Lagran received a standing ovation after sharing her story about her struggles when first coming to Hawaii from the Philippines not knowing how to speak English; and how she was able to persevere and flourish as a result of her teachers, mentors, and MEDB who provided her with the confidence, tools and resources to succeed. Today, this MEDB STEMworks’ alumna is one of the state’s most highly innovative and successful STEM leaders winning multiple awards and recognition both locally and nationally.In addition, the teachers and school labs who inspired the award winner also received grant funds from the Daniel K. Inouye Innovation Award.
1st Place – Lanai Fire Hydrant Collection
The sister team of Jasmine and Keona Conroy-Humphrey from Lanai High School used Geospatial (GIS) software in their MEDB STEMworks™ lab project to locate, load in the collector app, and create an updated map of where fire hydrants are located on Lanai. The electronic map helps to support the Lanai Water Company and firefighters are able to geolocate the fire hydrants in a timely manner which will help to make Lanai a safer place. The sisters each received $3,000 in technology education tools of their choice and the Lanai High School STEMworks lab received $3,300.

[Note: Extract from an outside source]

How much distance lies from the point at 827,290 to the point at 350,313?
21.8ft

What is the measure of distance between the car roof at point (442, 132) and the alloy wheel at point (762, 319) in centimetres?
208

2nd Place – Developing a pH Sensor Using a Raspberry Pi to Monitor Ocean Acidification
Evelyn Haase from Molokai High School invented a pH sensor that can measure accurate data detecting the tiniest changes to the Ocean pH due to environmental fluctuations. Not only did it improve accuracy, but it offered huge cost savings compared to the current systems available to marine scientists. Estimates are that her device is 1/42 of the price (which is about $200 to compared to $11,000 for today’s technology costs) and requires half the maintenance. Evelyn received $2,000 to further her scientific research and educational pursuits and Molokai High School received $3,300 for improvements to their STEMworks™ lab.
3rd Place – Maui Bugpedia
The team of 2016 King Kekaulike High graduate Maya Ooki and Maui High senior Jett Bolusan, worked with Hawaiian Commercial & Sugar (HC&S) representatives, researched and compiled a comprehensive list of pests on Maui lands into a “Wikipedia-like” website entitled “Bugpedia.” This online resource helps not only HC&S’s plans for new crops, but can be used as a tool for all Maui farmers. Maya and Jett each received $1,000 to expand their STEM education, and Maya’s teacher Emily Haines Swatek of King Kekaulike High School and Jett’s teacher Keith Imada of Maui High School each received $1,700 for improvements to their respective STEMworks™ labs.
First Place – March of the Molokai Mangrove
The student sister team of Sarah Jenkins and Lily Jenkins used Geographic Information System software to interpret satellite data, aerial imagery, historic maps and coastal surveys to determine the extent to which red mangroves have migrated seaward on Molokai’s south shore. Sarah and Lily were also able to analyze the mangroves’ effects and predict their future impact on nearby reefs. Each sister received $2,000. In addition, their 8-year mentor Weldon Wichman received $2,000 for her environmental foundation and Molokai High School’s STEM lab received $4,000 in technology upgrades and equipment.
Second Place – Investigating Agar Extraction from Gracilaria Salicornia
The student team of Amber K. “Momi Afelin, Kea`aokahonua Davis, and Alexandria H. Simon focused on finding viable ways to efficiently remove the highly invasive seaweed Gracilaria salicornia or Gorilla Ogo from Molokai’s reefs. Each student received $1,000 each. Their teacher/mentor Scott Hemenway’s Molokai High School STEM lab also received $3,000 in technology upgrades and equipment.
Third Place – Miscellaneous Report – A-Pest App
Jeremie Amano and Gabriel Rayburn developed an app that the public can use to send sightings of invasive species to MISC (Maui Invasive Specials Committee) using mobile Android devices. The student team received $500 each. In addition, their teacher Emily Haines-Swatek’s King Kekaulike STEMworks lab received $3,000 in technology upgrades and equipment.
First Place – Paint Brush Grips
King Kekaulike High School graduate AJ Ramelb designed a solution that made it easier for King Kekaulike’s special needs students to grip paintbrushes. Using 3D Computer Aided Design, he created a “brass knuckle” design for students with severe disabilities who are challenged with holding a paintbrush, even with assistance. AJ received a $3,000 cash award for his college education and $7,000 for his alma mater’s STEMworks™ lab.